ペアリング
2年前の作品です、このころの作品は僕の前のスタイルの代表的な作品です。楽しんでください。
「恭子、あんた、そろそろ彼氏つくりなよ!」
美佳に私はそう言われた。
「う~ん、作りたいのは山々なんだけど、私と合う相手がなかなかいないのよ・・・・。」
会社のお昼休み、私たちは、二人でお昼を食べた後、会社に向かう途中話しながら会社に向かっている。

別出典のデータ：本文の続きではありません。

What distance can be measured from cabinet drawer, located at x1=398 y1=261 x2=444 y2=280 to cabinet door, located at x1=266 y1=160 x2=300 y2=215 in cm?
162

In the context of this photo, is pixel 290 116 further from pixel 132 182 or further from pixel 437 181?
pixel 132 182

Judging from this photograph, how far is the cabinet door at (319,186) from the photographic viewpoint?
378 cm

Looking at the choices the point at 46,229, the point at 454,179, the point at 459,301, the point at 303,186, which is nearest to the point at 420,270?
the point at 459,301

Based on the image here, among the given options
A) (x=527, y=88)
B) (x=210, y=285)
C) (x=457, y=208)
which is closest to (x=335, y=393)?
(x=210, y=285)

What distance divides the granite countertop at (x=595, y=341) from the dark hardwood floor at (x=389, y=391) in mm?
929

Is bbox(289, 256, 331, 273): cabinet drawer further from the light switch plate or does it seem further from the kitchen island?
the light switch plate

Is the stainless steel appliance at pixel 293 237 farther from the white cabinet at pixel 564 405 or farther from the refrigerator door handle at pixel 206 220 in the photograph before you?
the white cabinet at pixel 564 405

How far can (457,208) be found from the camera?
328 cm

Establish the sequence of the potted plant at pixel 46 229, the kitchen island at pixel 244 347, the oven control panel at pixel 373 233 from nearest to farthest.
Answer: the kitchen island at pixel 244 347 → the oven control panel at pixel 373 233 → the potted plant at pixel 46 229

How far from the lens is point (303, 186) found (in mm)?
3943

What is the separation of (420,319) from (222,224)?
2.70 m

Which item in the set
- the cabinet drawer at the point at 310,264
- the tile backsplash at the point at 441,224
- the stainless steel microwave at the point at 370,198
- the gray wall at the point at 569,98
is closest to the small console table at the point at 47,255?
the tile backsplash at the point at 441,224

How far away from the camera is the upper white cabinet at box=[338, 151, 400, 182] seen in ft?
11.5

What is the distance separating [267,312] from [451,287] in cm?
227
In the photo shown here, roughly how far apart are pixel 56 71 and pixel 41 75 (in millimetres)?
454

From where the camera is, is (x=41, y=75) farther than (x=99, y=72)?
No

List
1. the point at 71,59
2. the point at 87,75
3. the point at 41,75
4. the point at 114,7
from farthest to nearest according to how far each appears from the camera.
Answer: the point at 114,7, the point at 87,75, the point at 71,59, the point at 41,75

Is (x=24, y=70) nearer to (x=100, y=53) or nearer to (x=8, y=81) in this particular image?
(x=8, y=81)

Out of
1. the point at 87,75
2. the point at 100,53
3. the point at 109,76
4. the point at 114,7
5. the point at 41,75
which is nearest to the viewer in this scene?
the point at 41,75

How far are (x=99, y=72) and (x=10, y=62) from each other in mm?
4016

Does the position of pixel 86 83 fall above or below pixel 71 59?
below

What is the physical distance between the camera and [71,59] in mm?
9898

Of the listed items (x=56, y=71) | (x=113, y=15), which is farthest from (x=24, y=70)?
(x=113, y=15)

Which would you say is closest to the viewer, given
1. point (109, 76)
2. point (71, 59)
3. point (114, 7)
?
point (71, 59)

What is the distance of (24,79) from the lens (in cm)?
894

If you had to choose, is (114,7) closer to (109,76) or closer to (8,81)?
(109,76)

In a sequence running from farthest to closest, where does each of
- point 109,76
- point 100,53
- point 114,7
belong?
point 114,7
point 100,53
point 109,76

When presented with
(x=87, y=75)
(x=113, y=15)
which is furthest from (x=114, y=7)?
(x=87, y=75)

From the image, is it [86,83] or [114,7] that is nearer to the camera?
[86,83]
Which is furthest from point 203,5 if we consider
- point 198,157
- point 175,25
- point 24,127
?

「あんた、高望みしすぎなんだって、あんたは人並みにモテるのに、いつも、男とは友達止まりで終わろうとするじゃない・・・・。中にはいい男もいるのに、もったいない。」
「しょうがないでしょ!私をときめかせる男の子がいないんだから。」
「また~贅沢いっちゃって、私なんか、全くモテない干物女だから、こうやって自分から積極的にいってる訳じゃん!」
「そんなこと無いよ、美佳はモテるけど、気の無い男には相手しないだけじゃない?」
美佳はしばらく固まったがすぐ私の言葉をさえぎってこう言った。
「と・に・か・く、次の合コンには必ず来てよね!慶宗卒のグループの男どもだから医者やら、弁護士やら、わんさか・・・・。」
「美佳・・・鼻の下、伸びてる・・・・。」
「そんなこと無いわよ!」
美佳は少し怒った表情で私を見た。
私はそれを見てため息混じりで言った。
「はい、はい、行けばいいんでしょ。言っとくけど、行くだけだからね・・・・・。」
私には、恋ができない理由があった。それは、私の胸をときめかせる男がいても、その男性との記憶がいつも私の頭の中に消しゴムがあるように、すっかり忘れてしまうのだ。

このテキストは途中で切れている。